TO DO.
Keep writing the must-read book list below, starting right after its final sentence.

We’re back with another must-read list! In case you missed our first installment, check it out. At the end of each month we’ll each be giving you a selection from our must read list. Expect lots and lots of amazing Black feminism.
B. Alexandra: Sister Citizen by Melissa Harris-Perry
As a PhD student with a year of my program under my belt *schmoneys* I must say my regular reading is overwhelmingly academic. Even my leisure reading was probably written by someone with a PhD in something…which would suck if there weren’t a bunch of awesome Black Feminist PhDs, who write books for other budding Black Feminists, like Melissa Harris-Perry.
Sister Citizen picks up where Black Feminist Thought left off. Harris-Perry incorporates the ever-present Mammy and Strongblackwoman tropes that are constantly trying to suck the life out of Black women and shows how they’re still being widely used in mainstream media (i.e The Help, any Tyler Perry movie, etc). She also addresses how the Black church though many times heralded as a place of strength and justice can very well simultaneously be oppressive and marginalizing for Black women. If you want more Black women using the academy to educate the youth and the lost you have to check this one out.
Jai Danielle: This Bridge Called My Back: Writings by Radical Women of Color edited by Cherrie Moroga and Gloria Anzaldua
I consider This Bridge Called My Back essential reading for every budding feminist. Published in 1981, this anthology features feminist essays, interviews, and poems by Audre Lorde, Toni Cade Bambara, Barbara Smith, and others.
Using the voices of prominent feminists of color, the book explores themes such as race, gender, sexuality, and class. This Bridge Called My Back is a great introduction to intersectional feminism and a call to all women of color to share their experiences. Anzaldua writes,
“Pen, I feel right at home in your ink doing a pirouette, stirring the cobwebs, leaving my signature on the windowpanes. Pen, how could I ever have feared you? You are quite housebroken but it’s your wildness I am in love with.”
Easily one of most important pieces of feminist literature I’ve ever read.
Carlyn: Pedagogy of the Oppressed by Paulo Freire
This book broadened my scope on oppression and taught me to rethink my definition of violence. It also reinforced the habit of power mapping circumstances of marginalized people – considering how power moves, relationships between power structures – corporate power vs. community power vs. individual, privilege-based power, etc.

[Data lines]
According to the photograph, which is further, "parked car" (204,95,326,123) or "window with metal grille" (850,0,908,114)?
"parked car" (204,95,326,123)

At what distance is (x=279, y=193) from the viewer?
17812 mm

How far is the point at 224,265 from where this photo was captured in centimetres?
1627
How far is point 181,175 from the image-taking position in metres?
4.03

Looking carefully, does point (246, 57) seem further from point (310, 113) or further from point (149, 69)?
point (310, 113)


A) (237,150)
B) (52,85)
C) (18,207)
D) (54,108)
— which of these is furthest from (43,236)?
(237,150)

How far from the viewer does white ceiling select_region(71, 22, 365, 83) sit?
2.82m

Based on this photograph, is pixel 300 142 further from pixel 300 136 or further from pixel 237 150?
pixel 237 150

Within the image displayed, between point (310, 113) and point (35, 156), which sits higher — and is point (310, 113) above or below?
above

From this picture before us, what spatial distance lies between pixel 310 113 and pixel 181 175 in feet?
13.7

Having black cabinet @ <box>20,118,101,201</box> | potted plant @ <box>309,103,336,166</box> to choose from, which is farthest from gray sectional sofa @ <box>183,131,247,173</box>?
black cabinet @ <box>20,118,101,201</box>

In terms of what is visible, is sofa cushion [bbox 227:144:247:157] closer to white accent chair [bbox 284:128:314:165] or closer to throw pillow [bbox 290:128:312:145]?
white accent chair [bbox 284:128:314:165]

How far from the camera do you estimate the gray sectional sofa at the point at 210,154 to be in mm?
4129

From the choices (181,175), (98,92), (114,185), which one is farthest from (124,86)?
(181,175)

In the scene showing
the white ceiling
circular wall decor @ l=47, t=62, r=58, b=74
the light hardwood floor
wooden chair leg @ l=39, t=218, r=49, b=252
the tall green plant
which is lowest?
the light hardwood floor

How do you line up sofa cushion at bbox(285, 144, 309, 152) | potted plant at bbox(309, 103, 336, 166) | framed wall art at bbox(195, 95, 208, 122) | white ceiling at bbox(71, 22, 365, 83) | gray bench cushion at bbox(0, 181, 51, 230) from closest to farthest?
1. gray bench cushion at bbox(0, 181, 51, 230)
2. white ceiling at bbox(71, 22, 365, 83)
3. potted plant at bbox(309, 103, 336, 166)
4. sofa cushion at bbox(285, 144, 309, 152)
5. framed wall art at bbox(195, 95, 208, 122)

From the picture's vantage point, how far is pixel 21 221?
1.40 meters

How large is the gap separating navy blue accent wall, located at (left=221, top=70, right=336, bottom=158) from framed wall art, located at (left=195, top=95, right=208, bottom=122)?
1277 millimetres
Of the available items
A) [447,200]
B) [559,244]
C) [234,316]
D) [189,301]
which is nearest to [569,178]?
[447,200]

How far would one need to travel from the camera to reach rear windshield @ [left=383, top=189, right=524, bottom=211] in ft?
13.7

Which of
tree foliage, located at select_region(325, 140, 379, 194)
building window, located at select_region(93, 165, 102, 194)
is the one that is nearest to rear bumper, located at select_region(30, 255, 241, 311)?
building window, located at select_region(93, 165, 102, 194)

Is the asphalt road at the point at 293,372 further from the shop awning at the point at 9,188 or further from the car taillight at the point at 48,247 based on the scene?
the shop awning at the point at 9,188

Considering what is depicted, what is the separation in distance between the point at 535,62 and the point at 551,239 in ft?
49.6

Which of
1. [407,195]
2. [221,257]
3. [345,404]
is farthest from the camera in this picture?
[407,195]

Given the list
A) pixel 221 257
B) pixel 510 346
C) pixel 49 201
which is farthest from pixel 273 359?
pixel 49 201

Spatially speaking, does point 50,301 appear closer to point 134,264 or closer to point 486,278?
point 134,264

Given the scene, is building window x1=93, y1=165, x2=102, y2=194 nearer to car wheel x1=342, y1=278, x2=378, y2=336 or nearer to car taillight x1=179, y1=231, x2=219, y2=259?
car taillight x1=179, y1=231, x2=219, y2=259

EXERCISE ANSWER.
A lot of the language was new for me, making it a challenging read (exactly what I was looking for). Paulo Freire was a phenomenal educator and thinker, and I intend to revisit his work annually. I recommend this book to everyone.
Tiff: The Bluest Eye by Toni Morrison
I read The Bluest Eye for the first time in 6th grade, and every few years I go back and reread it. Although the book isn’t very long, it is filled with layers of complicated characters and relationships.
I love how the story is told from so many perspectives, and how many “Easter eggs” of symbolism I find in what seem like the most confusing passages of text. Over the years I still think about a lot of the issues presented in this book, and how many of the characters’ struggles are caused by or made worse by the fact that they are Black, women, or marginalized in some other way.
In all, this is a brilliant piece of fiction that everyone should read.
KAMMs.: A Taste of Power by Elaine Brown
I’ve been on an auto-biography roll lately. Ever since reading Audre Lorde’s essay, “Learning from the 60’s” I think I’ve been on this sub-conscious warpath to “catch up,” refresh my memory and learn as much as possible as fast as possible about the missteps and triumphs of the freedom fighters before me-the dos and don’ts, warnings, unanswered questions, and the secrets they keep only in books and conversation.
So far I have three absolute favorite books, and Elaine Brown’s A Taste of Power is one of them because this auto-biographical manifesto is all of the above and then some.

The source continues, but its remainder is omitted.